Selección correcta del tamaño de las conexiones
Muchos usuarios cometen el error de elegir conexiones de menor diámetro que su tubería principal para reducir costos, generando un punto de estrangulamiento que aumenta la pérdida de presión de forma innecesaria. La regla general es que el diámetro de las conexiones de entrada y salida del filtro de discos debe ser igual o superior al diámetro de la tubería principal de la línea de riego. Por ejemplo, si tu tubería principal es de 2 pulgadas, no debes instalar un filtro con conexiones de 1,5 pulgadas, ya que el flujo se verá reducido de forma notable incluso con los discos completamente limpios.

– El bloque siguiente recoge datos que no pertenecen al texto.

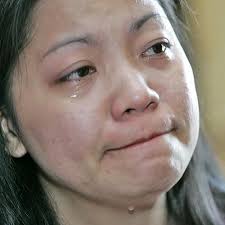 Tears of torment: Maid in distress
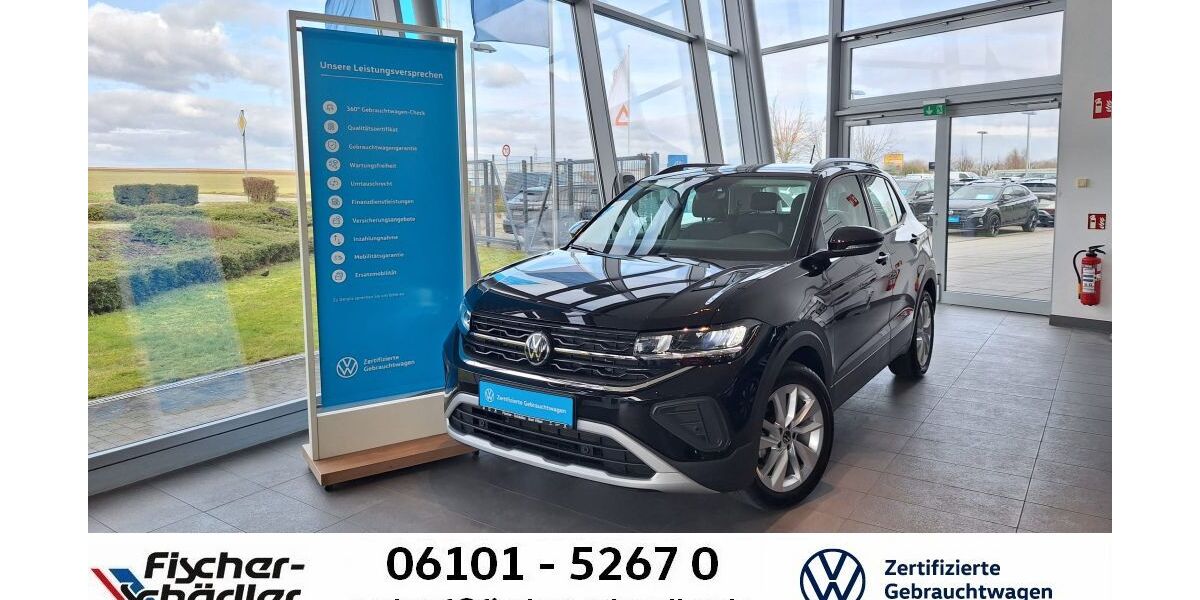 VW T-Cross 6.250 km 23.850 &euro; Bad Vilbel 61118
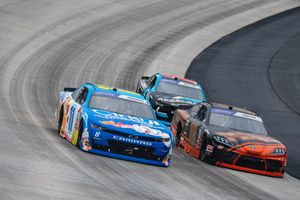 Image post by @KauligRacing on Twitter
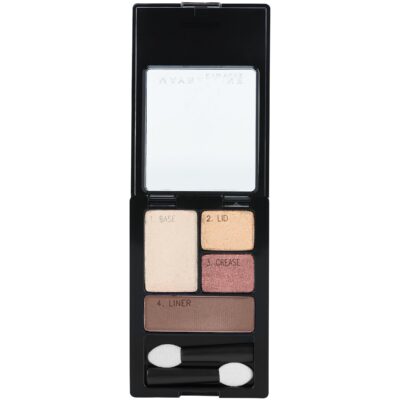 Maybelline New York Expert Wear Eyeshadow Quads, Designer Chocolates, 0.17 oz. - Image 3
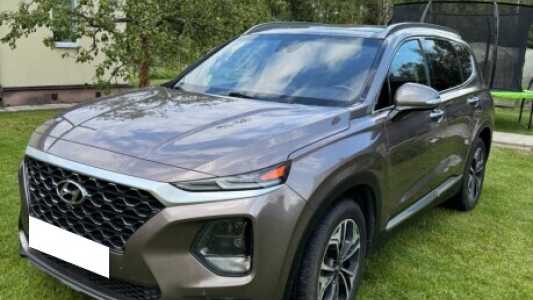 Hyundai Santa Fe TM, 2018, пробег 120000 км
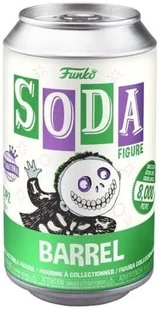Funko Soda Disney TNBCh Barrel Puszka - Napoje gazowane - miniaturka - grafika 1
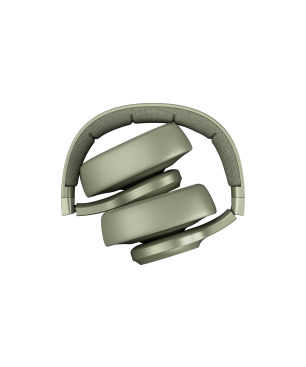 FRESH 'N REBEL Clam - Wireless over-ear headphones, Over-ear Kopfhörer Bluetooth Dried Green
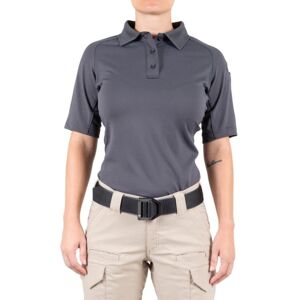 First Tactical Performance Short Sleeve Polo - Womens, Wolf Grey, Small, 122509-036-S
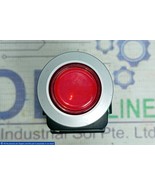 KG Auto KGX-JMD21R Lamp Pushbutton Switch Red 12/24VDC KGX-J Series KGXJ... - $1,279.33 MXN
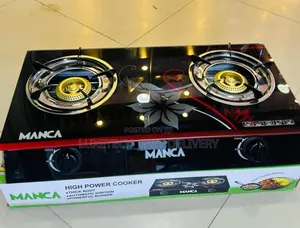 Manka Gas Cooker 2 Burners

También debes tener en cuenta el tipo de conexión, ya que existen modelos de rosca, brida o acoplamiento rápido, para adaptarse a los materiales de tu tubería, sea de PVC, polietileno o acero.
Ajuste final según el tipo de fuente de agua
Para terminar de afinar el dimensionamiento, debes considerar el tipo de agua que vas a filtrar, ya que no es lo mismo agua de pozo subterráneo que agua de río, embalse o estanque de riego. Para agua de pozo con alta carga de arena, se recomienda combinar el filtro de discos con un separador de arena hidrociclónico previo, y usar un grado de filtraje de entre 80 y 120 micras, equivalente a una malla de 120 a 150 mesh. Para agua de río con presencia de materia orgánica y partículas más finas, se recomienda un grado de 120 a 200 micras para proteger correctamente todos los emisores. Para conocer más consejos de mantenimiento y selección de equipos de filtrado, puedes consultar nuestro centro de recursos y noticias.
Preguntas frecuentes sobre el dimensionamiento de filtros de discos
¿Puedo utilizar un filtro de discos dimensionado para menor caudal que el de mi sistema de riego?
No, ya que el filtro se obstruirá de forma muy rápida, generando paradas frecuentes para limpieza y una pérdida de presión excesiva que reducirá el rendimiento de todos tus emisores de riego, pudiendo generar zonas de cultivo que no reciban el volumen de agua necesario.
¿Es necesario instalar una válvula de regulación de presión antes del filtro de discos?
Sí, especialmente si tu sistema de bombeo genera picos de presión superiores a los 6 bares, para proteger la estructura del filtro y garantizar que el proceso de retrolavado se realice en las condiciones adecuadas sin dañar los discos filtrantes.
¿Qué diferencia hay entre micraje y malla en los filtros de discos?
El micraje es la medida del tamaño máximo de partícula que retiene el filtro, expresada en micras, mientras que la malla hace referencia al número de orificios por pulgada lineal en los filtros de malla, un valor que se usa de forma habitual para clasificar también los grados de filtración de los discos.